Scientific breakthroughs are expanding the medical potential of cannabis-derived compounds, yet Ghana risks missing both the health and economic benefits of the emerging industry because of regulatory delays and high licensing costs.
Recent research from the Hebrew University of Jerusalem illustrates how rapidly the science is advancing. Researchers found that two non-psychoactive compounds from the cannabis plant could help treat Metabolic Dysfunction‑Associated Steatotic Liver Disease (MASLD), commonly known as fatty liver disease, which affects about one in three adults globally.
The study showed that the compounds Cannabidiol (CBD) and Cannabigerol (CBG) may improve liver health by altering how the organ manages energy and clears harmful fats and waste. The findings, published in The British Journal of Pharmacology, add to growing evidence that cannabinoids may play a role in treating metabolic disorders.
Such discoveries are helping to fuel rapid growth in the legal cannabis industry worldwide. Spending on legal cannabis is expected to reach nearly $50 billion by 2027, expanding at a compound annual growth rate of about 13.7% from 2020. Global spending could reach about $57 billion by 2030.
The cannabis market in United States and Canada alone is estimated at about $46.5 billion, while other markets account for roughly $10.5 billion. The fastest growth is projected in emerging regions, where spending could reach around $2 billion by 2030 as new countries legalize cultivation and medical use.
Against that backdrop, Ghana’s own medicinal cannabis industry remains largely stalled. The country legalized cannabis cultivation for industrial and medicinal purposes in 2020 under the Narcotics Control Commission Act, 2020 (Act 1019). The legislation was intended to create a regulated sector centered on hemp and medical cannabis production.
Years later, however, the industry has yet to take off. The licensing framework administered by the Narcotics Control Commission has faced criticism from farmers and potential investors who say the fees required to enter the industry are prohibitively high. Early proposals suggested licensing costs could run into tens of thousands of dollars, drawing objections from industry groups that warned the structure would exclude most local producers.
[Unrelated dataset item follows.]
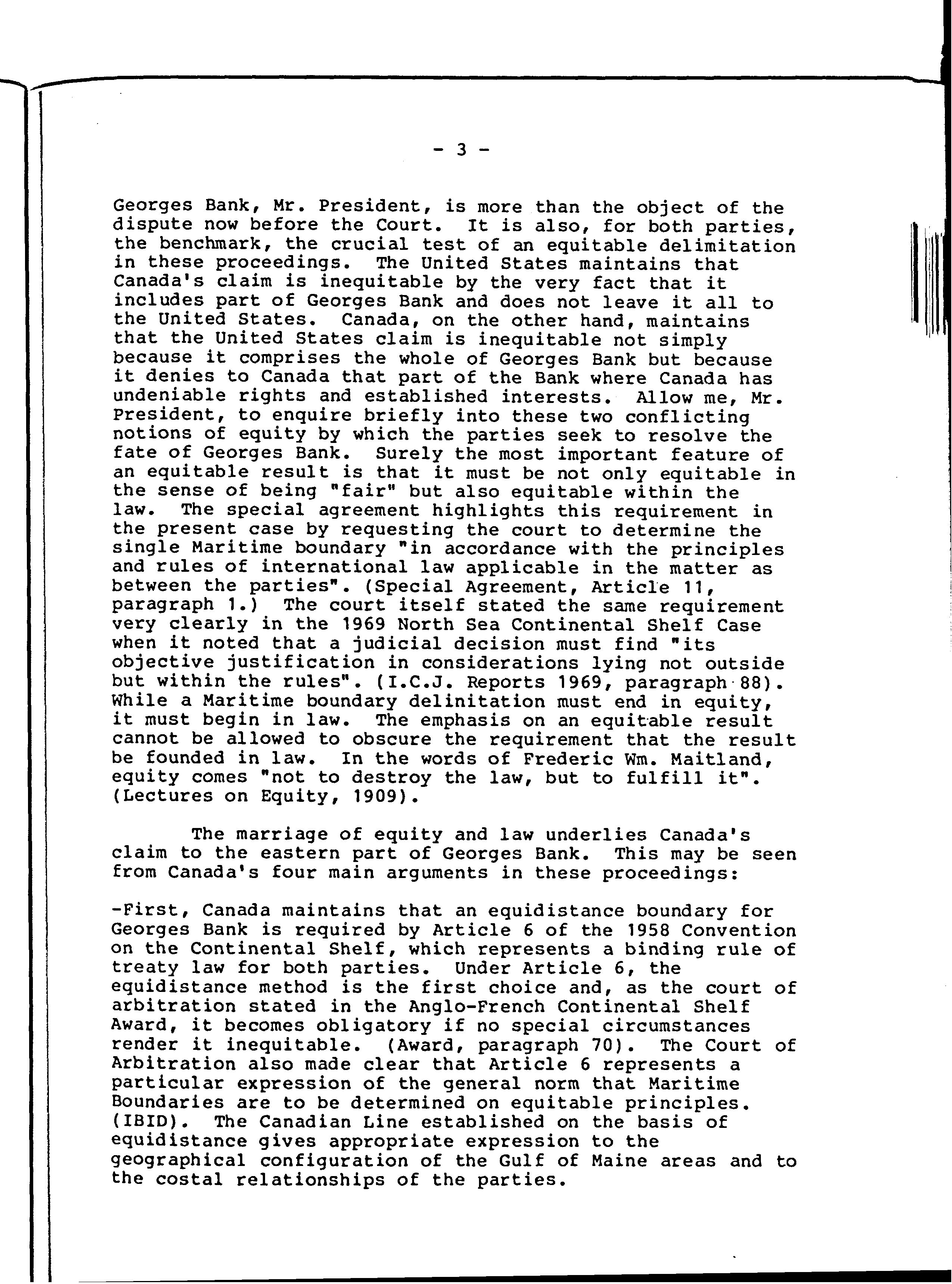 - 3 -

Georges Bank, Mr. President, is more than the object of the dispute now before the Court. It is also, for both parties, the benchmark, the crucial test of an equitable delimitation in these proceedings. The United States maintains that Canada's claim is inequitable by the very fact that it includes part of Georges Bank and does not leave it all to the United States. Canada, on the other hand, maintains that the United States claim is inequitable not simply because it comprises the whole of Georges Bank but because it denies to Canada that part of the Bank where Canada has undeniable rights and established interests. Allow me, Mr. President, to enquire briefly into these two conflicting notions of equity by which the parties seek to resolve the fate of Georges Bank. Surely the most important feature of an equitable result is that it must be not only equitable in the sense of being "fair" but also equitable within the law. The special agreement highlights this requirement in the present case by requesting the court to determine the single Maritime boundary "in accordance with the principles and rules of international law applicable in the matter as between the parties". (Special Agreement, Article 11, paragraph 1.) The court itself stated the same requirement very clearly in the 1969 North Sea Continental Shelf Case when it noted that a judicial decision must find "its objective justification in considerations lying not outside but within the rules". (I.C.J. Reports 1969, paragraph 88). While a Maritime boundary delinitation must end in equity, it must begin in law. The emphasis on an equitable result cannot be allowed to obscure the requirement that the result be founded in law. In the words of Frederic Wm. Maitland, equity comes "not to destroy the law, but to fulfill it". (Lectures on Equity, 1909).

The marriage of equity and law underlies Canada's claim to the eastern part of Georges Bank. This may be seen from Canada's four main arguments in these proceedings:

-First, Canada maintains that an equidistance boundary for Georges Bank is required by Article 6 of the 1958 Convention on the Continental Shelf, which represents a binding rule of treaty law for both parties. Under Article 6, the equidistance method is the first choice and, as the court of arbitration stated in the Anglo-French Continental Shelf Award, it becomes obligatory if no special circumstances render it inequitable. (Award, paragraph 70). The Court of Arbitration also made clear that Article 6 represents a particular expression of the general norm that Maritime Boundaries are to be determined on equitable principles. (IBID). The Canadian Line established on the basis of equidistance gives appropriate expression to the geographical configuration of the Gulf of Maine areas and to the costal relationships of the parties.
The issue reached the courts in February, when a Ghanaian farmer filed a case at the Supreme Court of Ghana challenging the licensing regime. The suit argues that high dollar-denominated fees create barriers for small farmers and may be unconstitutional because they effectively restrict participation to wealthy investors.
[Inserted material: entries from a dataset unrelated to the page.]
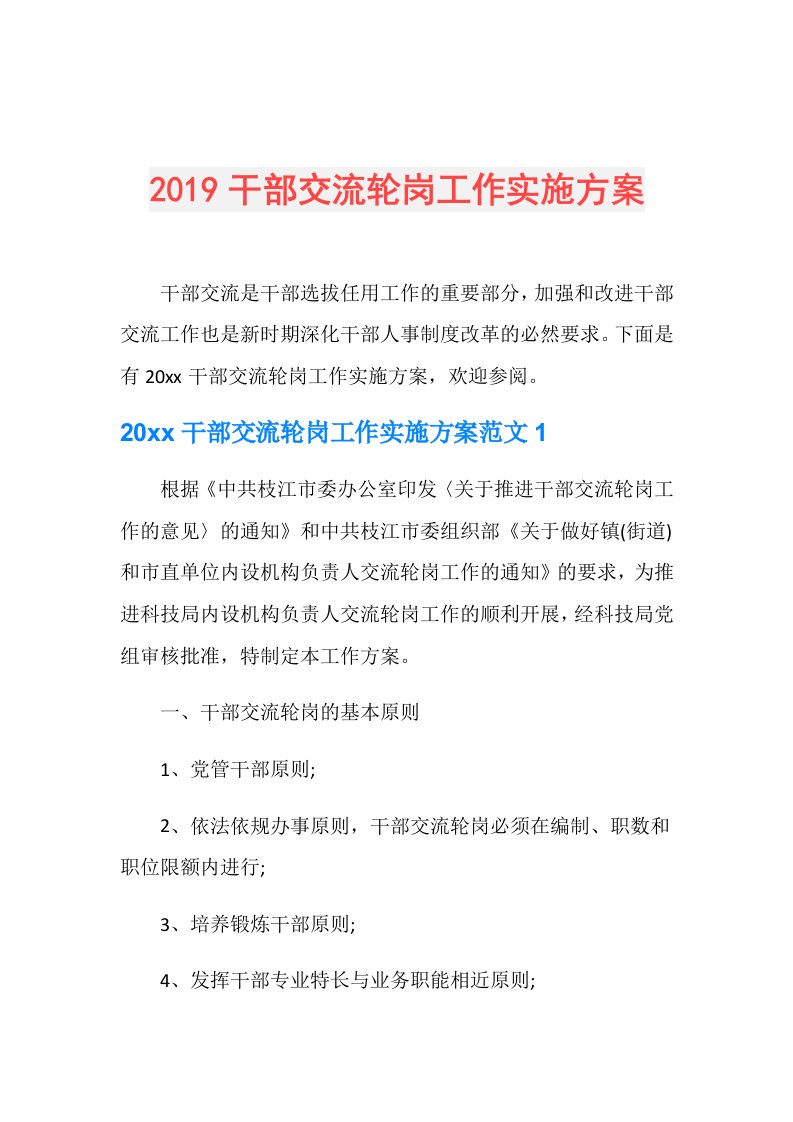 2019 干部交流轮岗工作实施方案

干部交流是干部选拔任用工作的重要部分，加强和改进干部交流工作也是新时期深化干部人事制度改革的必然要求。下面是有 20xx 干部交流轮岗工作实施方案，欢迎参阅。

20xx 干部交流轮岗工作实施方案范文 1

根据《中共枝江市委办公室印发〈关于推进干部交流轮岗工作的意见〉的通知》和中共枝江市委组织部《关于做好镇(街道)和市直单位内设机构负责人交流轮岗工作的通知》的要求，为推进科技局内设机构负责人交流轮岗工作的顺利开展，经科技局党组审核批准，特制定本工作方案。

一、干部交流轮岗的基本原则

1、党管干部原则;

2、依法依规办事原则，干部交流轮岗必须在编制、职数和职位限额内进行;

3、培养锻炼干部原则;

4、发挥干部专业特长与业务职能相近原则;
Industry advocates say the current framework risks concentrating the benefits of the sector among a small group of well-capitalized players rather than supporting broad participation across the agricultural economy. That outcome would undermine one of the key arguments for developing the industry in the first place.
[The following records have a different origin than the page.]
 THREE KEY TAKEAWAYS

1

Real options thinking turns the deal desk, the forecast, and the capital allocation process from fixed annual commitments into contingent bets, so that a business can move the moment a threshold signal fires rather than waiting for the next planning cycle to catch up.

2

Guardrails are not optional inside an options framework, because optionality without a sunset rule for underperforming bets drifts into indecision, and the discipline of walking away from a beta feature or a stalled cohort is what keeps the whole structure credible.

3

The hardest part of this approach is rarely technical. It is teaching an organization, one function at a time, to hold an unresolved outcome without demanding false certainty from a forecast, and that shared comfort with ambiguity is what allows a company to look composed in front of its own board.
Officials and industry advocates have previously suggested that a well-structured medicinal cannabis sector could generate as much as $1 billion annually for Ghana’s economy through exports, job creation and tax revenue. Yet those ambitions may prove difficult to achieve if the licensing structure discourages investment or excludes smaller producers.
There is also a strategic dimension to the delay. Countries that move early in emerging industries tend to shape the rules, attract research partnerships and build supply chains that later entrants struggle to replicate. Nations such as Israel, Canada and Lesotho have already established regulatory frameworks that allow them to cultivate, process and export medicinal cannabis products while supporting pharmaceutical research.
Meanwhile, the science around cannabinoids continues to advance. Studies exploring CBD and related compounds are expanding into treatments for neurological disorders, chronic pain and metabolic diseases such as fatty liver disease. As those discoveries accumulate, the industry around them is likely to grow.
For Ghana, the challenge is not whether cannabis should be regulated. Strict oversight is necessary to prevent misuse and ensure the industry develops responsibly. The real policy question is whether the regulatory structure encourages participation and innovation or restricts it.
A licensing framework that prices out local farmers risks turning what could be a broad agricultural opportunity into a narrow investment niche dominated by a handful of large players. Without adjustments such as tiered licensing fees or clearer regulatory pathways, the sector could become an example of elite capture rather than inclusive growth.
Ghana has the climate, agricultural expertise and export infrastructure needed to compete in the medicinal cannabis market. What it lacks at the moment is a regulatory system that allows the industry to develop at scale.
As global spending on legal cannabis accelerates toward tens of billions of dollars, the window for early participation is narrowing. The question for Ghana is whether it intends to build a competitive industry or watch a fast-growing global market pass it by.